--- TRY IT ---
Lines from the beginning of the material below through the line that has "触电急救的要点是：抢救迅速和" are to be reproduced exactly, but pictures are not.

--- MATERIAL PROVIDED ---

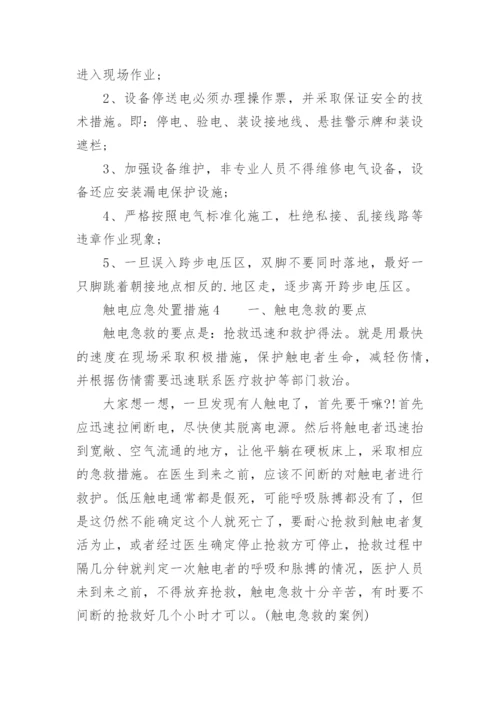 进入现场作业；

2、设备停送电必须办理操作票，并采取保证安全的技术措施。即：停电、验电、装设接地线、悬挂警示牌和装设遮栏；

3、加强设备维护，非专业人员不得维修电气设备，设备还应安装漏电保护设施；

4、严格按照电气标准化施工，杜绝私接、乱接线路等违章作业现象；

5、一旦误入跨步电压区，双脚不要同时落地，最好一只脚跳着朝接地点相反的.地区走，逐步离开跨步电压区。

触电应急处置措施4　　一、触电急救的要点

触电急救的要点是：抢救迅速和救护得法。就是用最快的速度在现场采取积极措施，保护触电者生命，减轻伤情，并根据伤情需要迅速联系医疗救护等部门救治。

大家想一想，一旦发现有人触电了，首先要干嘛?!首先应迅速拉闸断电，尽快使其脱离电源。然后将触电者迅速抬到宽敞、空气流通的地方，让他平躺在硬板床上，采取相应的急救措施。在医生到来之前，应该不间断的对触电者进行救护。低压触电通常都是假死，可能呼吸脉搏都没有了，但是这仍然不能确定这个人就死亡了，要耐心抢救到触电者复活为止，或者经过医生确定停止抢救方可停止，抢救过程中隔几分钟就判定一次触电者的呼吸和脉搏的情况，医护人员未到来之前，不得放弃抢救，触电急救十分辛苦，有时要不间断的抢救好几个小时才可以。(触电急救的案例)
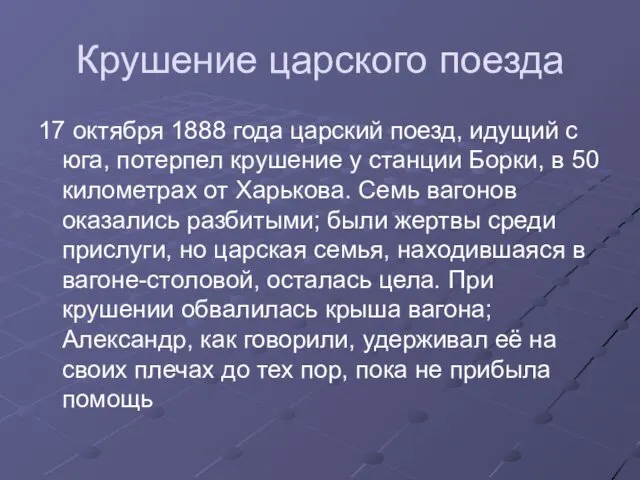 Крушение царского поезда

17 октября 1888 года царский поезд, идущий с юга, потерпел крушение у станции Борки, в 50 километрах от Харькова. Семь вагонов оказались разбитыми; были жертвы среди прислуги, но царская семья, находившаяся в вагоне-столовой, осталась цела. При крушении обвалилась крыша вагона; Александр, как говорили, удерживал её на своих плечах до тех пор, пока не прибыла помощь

--- REPLY TO THE TASK ---
 进入现场作业；

2、设备停送电必须办理操作票，并采取保证安全的技术措施。即：停电、验电、装设接地线、悬挂警示牌和装设遮栏；

3、加强设备维护，非专业人员不得维修电气设备，设备还应安装漏电保护设施；

4、严格按照电气标准化施工，杜绝私接、乱接线路等违章作业现象；

5、一旦误入跨步电压区，双脚不要同时落地，最好一只脚跳着朝接地点相反的.地区走，逐步离开跨步电压区。

触电应急处置措施4　　一、触电急救的要点

触电急救的要点是：抢救迅速和救护得法。就是用最快的速度在现场采取积极措施，保护触电者生命，减轻伤情，并根据伤情需要迅速联系医疗救护等部门救治。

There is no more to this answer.